The complex is essentially fully rented, yet does not generate sufficient net cash to service the two mortgages by paying interest, let alone paying reduction of principal. In light of currently prevailing market conditions, the likelihood to improve the revenue by increasing the rent is remote if not nil. According to the best estimate, the net rentals are expected to be $30,000 per month or a maximum of $150,000 for the next three months, which in turn would create an additional shortfall on the second mortgage by the end of September in the amount of $226,000.

In this connection, it is appropriate to note that the construction of the complex was financed through the issuance and sale of tax exempt bonds in the approximate amount of $7 million. To secure the bonded indebtedness, Centerbanc, the predecessor of American Savings, issued a letter of credit on which the Trustee managing the bond issue was entitled to draw and pay the principal and interest payments on the bonds which became due if the revenue from the project was insufficient.
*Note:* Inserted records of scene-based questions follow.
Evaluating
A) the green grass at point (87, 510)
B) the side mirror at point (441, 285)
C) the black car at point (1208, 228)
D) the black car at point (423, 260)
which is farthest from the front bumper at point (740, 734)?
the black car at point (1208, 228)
There is hardly any dispute that the complex did not generate sufficient surplus to meet its obligations.

Since March, 1991, American Savings paid out more than $1 million pursuant to the demand by the Trustee of the bond issue. The next demand date to draw on the letter of credit by the Trustee is October 1, 1992, requiring the payment of $376,675.00, after which American Savings will have accumulated a possible shortfall of close to $1 million.
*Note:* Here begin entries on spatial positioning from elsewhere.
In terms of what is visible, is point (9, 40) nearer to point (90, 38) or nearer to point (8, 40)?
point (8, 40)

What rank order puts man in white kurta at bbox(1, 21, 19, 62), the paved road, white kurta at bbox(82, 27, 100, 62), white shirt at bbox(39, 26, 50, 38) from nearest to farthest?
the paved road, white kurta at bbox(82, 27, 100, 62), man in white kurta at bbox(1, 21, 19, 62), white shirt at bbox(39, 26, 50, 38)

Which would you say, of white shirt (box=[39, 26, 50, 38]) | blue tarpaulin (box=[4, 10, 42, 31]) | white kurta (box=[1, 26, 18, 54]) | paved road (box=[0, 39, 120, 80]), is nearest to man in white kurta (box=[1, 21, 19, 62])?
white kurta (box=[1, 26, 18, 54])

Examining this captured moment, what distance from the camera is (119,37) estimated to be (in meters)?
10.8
In January, 1991, American Savings filed a suit in the Circuit Court for Volusia County, Florida, and sought to foreclose its second mortgage encumbering the apartment complex owned by the Debtor. In July of 1991, the Circuit Court entered an Order Sequestering Rents. In compliance with this Order, the Debtor in fact paid American Savings the sum of $440,000.00, albeit it also used $20,000.00 from gross revenues to pay a retainer for counsel who filed the Petition for Relief under Chapter 11 of the Bankruptcy Code. A Motion To Appoint A Receiver filed by American Savings was scheduled to be heard by the Circuit Court, but on May 7, 1992, just a few days prior to the scheduled hearing, the Debtor filed its Petition for Relief under Chapter 11 which, of course triggered the automatic stay imposed by § 362 of the Bankruptcy Code, which brought the foreclosure suit to a halt.

The Debtor has already filed its Disclosure Statement and Plan of Reorganization. The Plan is based on the Debtor's expectation to resort to the cramdown provision of § 1229(b)(1) and (2) for the obvious reason that the property is heavily overleveraged and American Savings will oppose the Debtor's Plan. American Savings is clearly undersecured and the Debtor does not anticipate securing a favorable vote by American Savings on a Plan which proposes to pay two cents on the dollar on the unsecured deficiency claims of American Savings and to the other unsecured creditors in the same class over a two-year time frame.

Based on these undisputed facts, it is the contention of American Savings that under the well-developed case law relevant to the matter under consideration, the conclusion is inescapable that this Petition was filed by the Debtor in "bad faith" and, therefore, it should be dismissed for "cause" pursuant to § 1112(b) of the Bankruptcy Code.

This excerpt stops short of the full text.